De hecho, el citado «eclipse» constituyó el tema de su ingreso, en octubre de 1981, en la Real Academia de Ciencias Morales y Políticas. Fueyo, un hegeliano a carta cabal que dirigió el Instituto de Estudios Políticos del franquismo, quedó expulsado de la vida intelectual por su pasado compromiso. El que se refugiara en posiciones inmovilistas durante nuestra Transición no anula, en todo caso, lo sugestivo y original de muchas propuestas de su pensamiento. Ni que sus previsiones sobre las «nacionalidades» y el Estado autonómico, coincidentes con las del liberal y antiguo combatiente republicano Julián Marías, puedan sonrojar hoy a quienes entonces las despreciaron por agoreras.

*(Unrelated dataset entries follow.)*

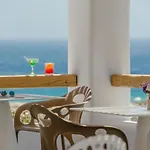 Ξενοδοχείο Lianos Village Στελίδα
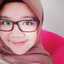 Rima septiani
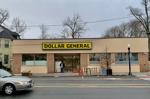 Dollar General wants to sell cigarettes in Great Barrington. Will health officials say yes?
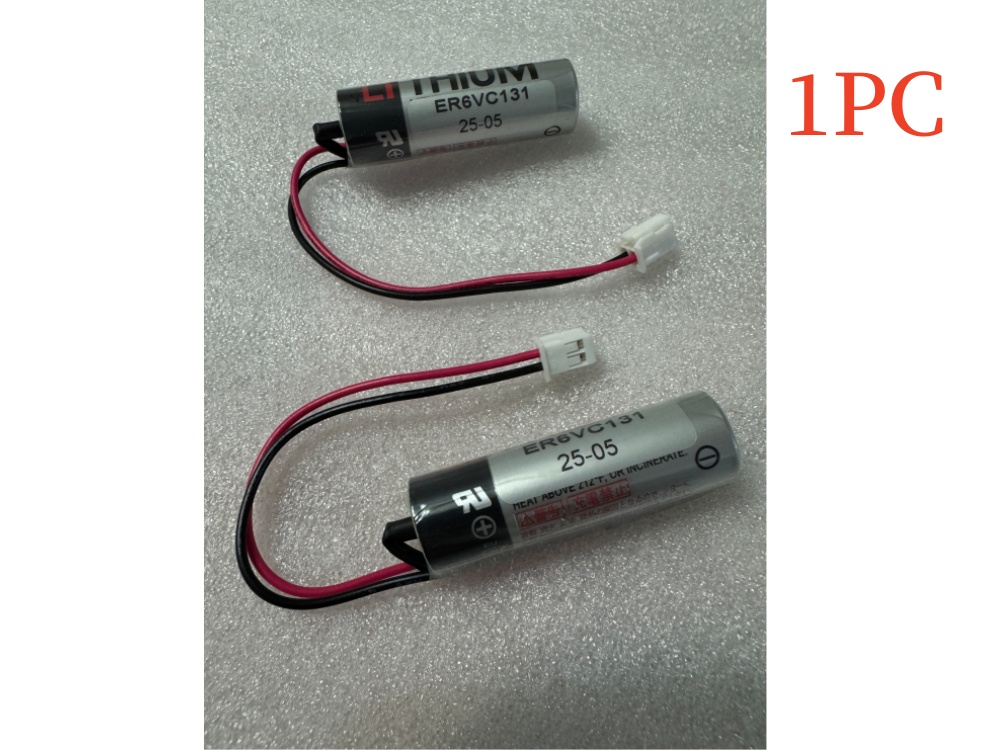 ER6VC131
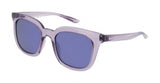 Nike NIKE MYRIAD M EV1154 Sunglasses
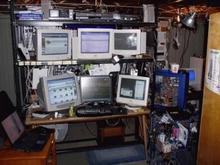 My Stuff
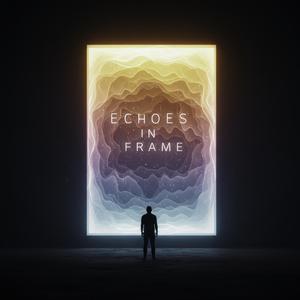 Whispers of Betrayal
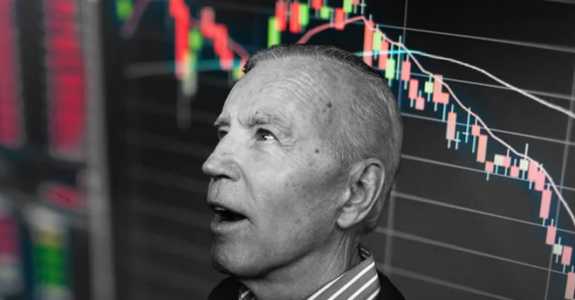 Screenshot Thegatewaypundit.com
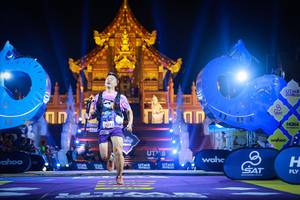 BIB: 1474
                            <button type="button" onclick="openModal(22654662)" class="btn btn-primary btn-sm float-right btn-popup" data-toggle="modal" data-target=".modal-high-quality">
                        <i class="fas fa-shopping-cart"></i> Add to Cart
                    </button>
                                            <button type="button" onclick="isThisMe(22654662, true)" class="btn btn-success btn-sm float-right btn-popup btn-isme hidden" data-toggle="tooltip" data-placement="bottom" title="นี่คือรูปของคุณใช่ไหม คลิกที่นี่เพื่อเอาเข้าอัลบั้ม">
                        <i class="fas fa-plus"></i> Add to album
                    </button>
                    <button type="button" onclick="isThisMe(22654662, false)" class="btn btn-warning btn-sm float-right btn-popup btn-isnotme hidden">
                        <i class="fas fa-ban"></i> Remove from album
                    </button>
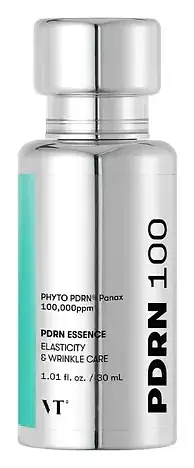 VT Cosmetics PDRN Essence 100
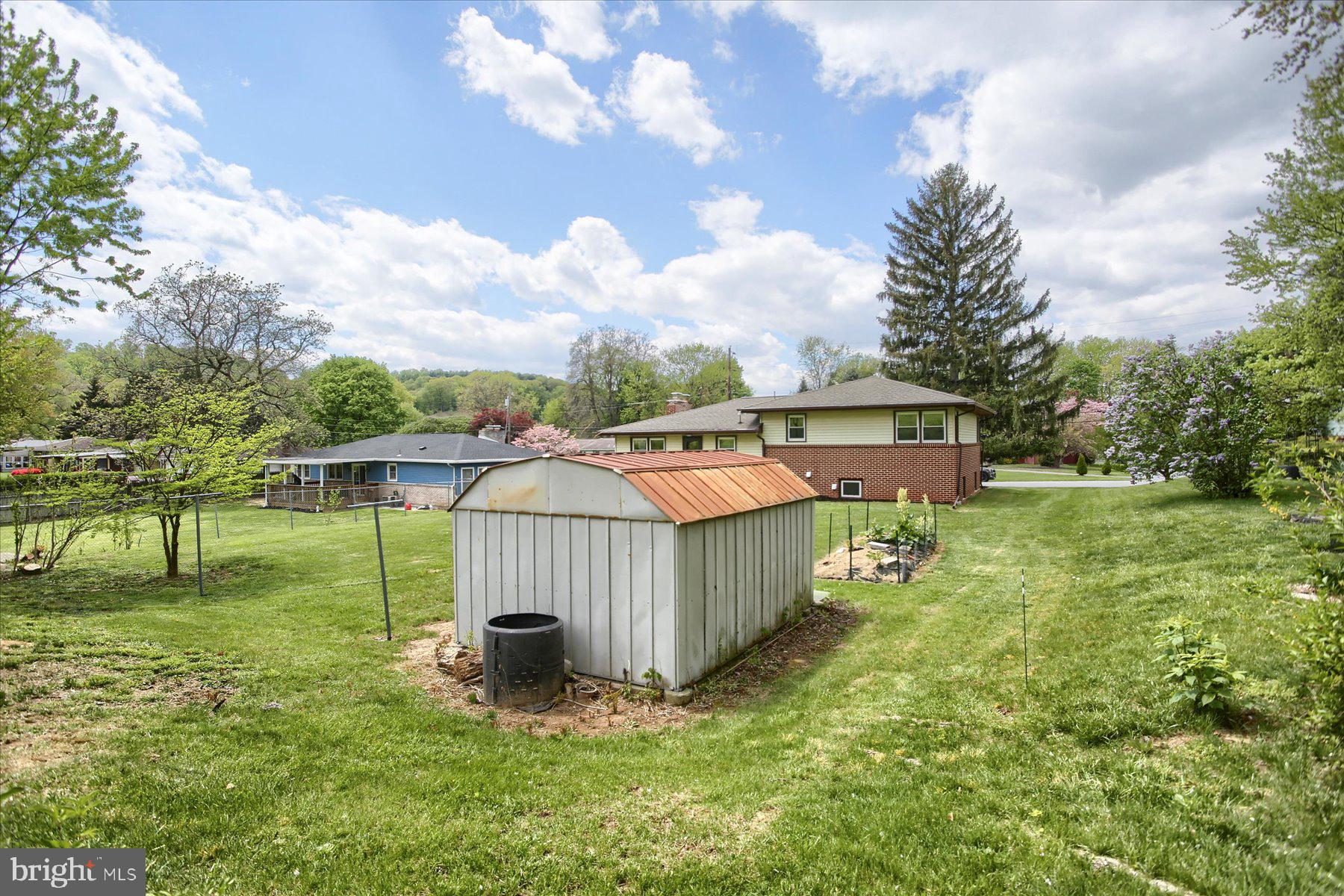 22 Boeing Road New Cumberland, PA 17070 - Photo 36 of 40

El caso es que este profesor hoy desconocido ya había constatado la gran crisis cultural, la agonía del pensamiento en los herederos de la gran partera de la metafísica llamada Europa. Lo dejó escrito en «La vuelta de los budas» (1973), un ensayo tan erudito como sugestivo y hoy poco accesible. Allí se refirió al nuevo opio de la igualdad, una suerte de nirvana de Occidente. Este budismo singular recuerda a lo que hoy describe Byung-Chul Han, una de las pocas luminarias del pensamiento presente. Este filósofo de origen surcoreano y afincado en Alemania, que reveladoramente acude a los mismos referentes que Fueyo (San Agustín, Heidegger, Kant, Hegel o Schmitt), ha denunciado «la expulsión de lo distinto».

Un adversario intelectual como Miguel Herrero y Rodríguez de Miñón reconoció a nuestro hombre como una persona de bien y una fina inteligencia al que la peripecia personal privó de sus legítimas aspiraciones políticas. Considerándose bien pronto un «ex ministrable», Fueyo dispuso de una pequeña finca a la que bautizó como «El Aventino». Allí pacía su exigua ganadería, dos vacas que atendían al nombre de Matesa y Rumasa.

Casi hay que forzar el ánimo para recordar, con el desaparecido catedrático, que es la forma de vivir y revivir el pasado lo que denota la actitud de un pueblo ante su Historia. Por mucho que recorriese España a bordo de su Peugeot, el actual presidente no ha emulado a Fox copando la mayoría de escaños del Parlamento. Pero está al fin instalado en el Palatino monclovita. De su magra formación y parvos méritos seguirá hablando su tesis doctoral, pero nadie podrá arrebatarle ya la condición de expresidente. Su punto programático más reconocible, exhumar los huesos de Franco, ha merecido el aguijón de un genial columnista: «El socialismo tirando de cantera».

Álvaro de Diego González, profesor de Historia Contemporánea Universidad a Distancia de Madrid (UDIMA).